I started out with 6 lemons. Myers lemons are desired by most, but I don't have those. I got a bunch of combination lemons, some with thick rind. It doesn't matter what kind you use really. I scrubbed the lemons and washed them clean, cut off both pointed ends, and cut each of them in half lengthwise, starting from the tip but not cut all the way. The lemon are attached at the base. I made another cut in a similar manner, so now the lemon was quartered, but again, attached at the base.
I got 1/2 cup of kosher salt, and put some of it in the bottom of the clean glass jar. You could sterilize the jar by boiling it in water. I didn't do that. I figured with all the salt and acid from the lemons, no bacteria can survive in the jar. If you wanted to be extra careful, feel free to sterilize the jar first.
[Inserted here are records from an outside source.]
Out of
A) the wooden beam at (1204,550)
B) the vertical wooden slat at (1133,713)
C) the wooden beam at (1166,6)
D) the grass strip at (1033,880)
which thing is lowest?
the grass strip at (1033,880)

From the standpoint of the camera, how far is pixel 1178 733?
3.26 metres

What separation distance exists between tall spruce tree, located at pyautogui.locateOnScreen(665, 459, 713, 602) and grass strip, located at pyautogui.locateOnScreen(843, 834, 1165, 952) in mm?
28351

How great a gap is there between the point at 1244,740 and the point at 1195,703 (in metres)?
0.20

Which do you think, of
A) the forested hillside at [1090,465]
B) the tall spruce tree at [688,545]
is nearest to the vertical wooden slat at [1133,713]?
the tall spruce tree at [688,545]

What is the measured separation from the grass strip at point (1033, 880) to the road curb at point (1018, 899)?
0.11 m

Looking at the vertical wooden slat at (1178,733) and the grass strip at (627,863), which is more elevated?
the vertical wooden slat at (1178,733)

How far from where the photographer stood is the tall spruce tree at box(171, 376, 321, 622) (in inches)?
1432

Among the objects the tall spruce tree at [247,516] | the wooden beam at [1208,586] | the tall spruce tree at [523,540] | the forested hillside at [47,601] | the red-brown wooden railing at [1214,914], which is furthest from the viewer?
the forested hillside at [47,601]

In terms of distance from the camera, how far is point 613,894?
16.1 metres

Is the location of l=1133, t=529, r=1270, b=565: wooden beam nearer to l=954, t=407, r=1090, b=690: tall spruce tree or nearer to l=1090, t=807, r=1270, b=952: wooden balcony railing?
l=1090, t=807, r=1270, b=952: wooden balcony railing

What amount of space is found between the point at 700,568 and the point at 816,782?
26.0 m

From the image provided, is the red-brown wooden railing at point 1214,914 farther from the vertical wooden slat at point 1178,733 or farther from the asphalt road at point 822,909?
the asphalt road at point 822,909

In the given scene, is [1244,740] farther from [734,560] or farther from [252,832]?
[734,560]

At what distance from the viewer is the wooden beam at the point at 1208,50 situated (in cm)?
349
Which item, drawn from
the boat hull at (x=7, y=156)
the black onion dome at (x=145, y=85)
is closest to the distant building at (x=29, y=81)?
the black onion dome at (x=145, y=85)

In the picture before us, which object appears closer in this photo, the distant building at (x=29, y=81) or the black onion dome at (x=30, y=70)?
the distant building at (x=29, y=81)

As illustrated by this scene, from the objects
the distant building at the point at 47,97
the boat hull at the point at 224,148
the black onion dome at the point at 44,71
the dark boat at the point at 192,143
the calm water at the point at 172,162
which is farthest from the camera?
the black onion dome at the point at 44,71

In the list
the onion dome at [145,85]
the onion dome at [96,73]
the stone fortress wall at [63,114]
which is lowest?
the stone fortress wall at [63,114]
|Additional lemons I got from neighbor's garden|
I rubbed the salt into each lemon between the cuts then stuffed them into the jar. After the jar was filled up with lemons, I dumped the rest of the salt into the jar. Now I realized that there's empty space in the jar between the lemons. Ideally, there should be no empty space. You could pack in more lemon and/or fill it with fresh lemon juice. I needed more lemons, so I ran over to my neighbor's to pick a bunch more. I cut the additional lemons in halves to squeeze out the juice into the jar.
The jar is filled half way with fresh lemon juice. I left a lot of lemon pulps in there. I like pulps in my juice, but if you don't like them, you can strain the juice first to remove the pulps. I expect more liquid will come out of the lemons as the salt works its way. I am leaving the jar in a shady cool spot for a couple days to observe. I may add more lemon juice as needed if the jar isn't filled with liquid in two days. After that I will store the jar in the fridge. When the lemon rinds become soft, they are ready. It takes about 3 weeks. Before using the lemons, the salt needs to be rinsed off; otherwise, they would be too salty.
You can also add spices to the lemons for preserving - cloves, coriander seeds, peppercorns, cinnamon stick, bay leaf.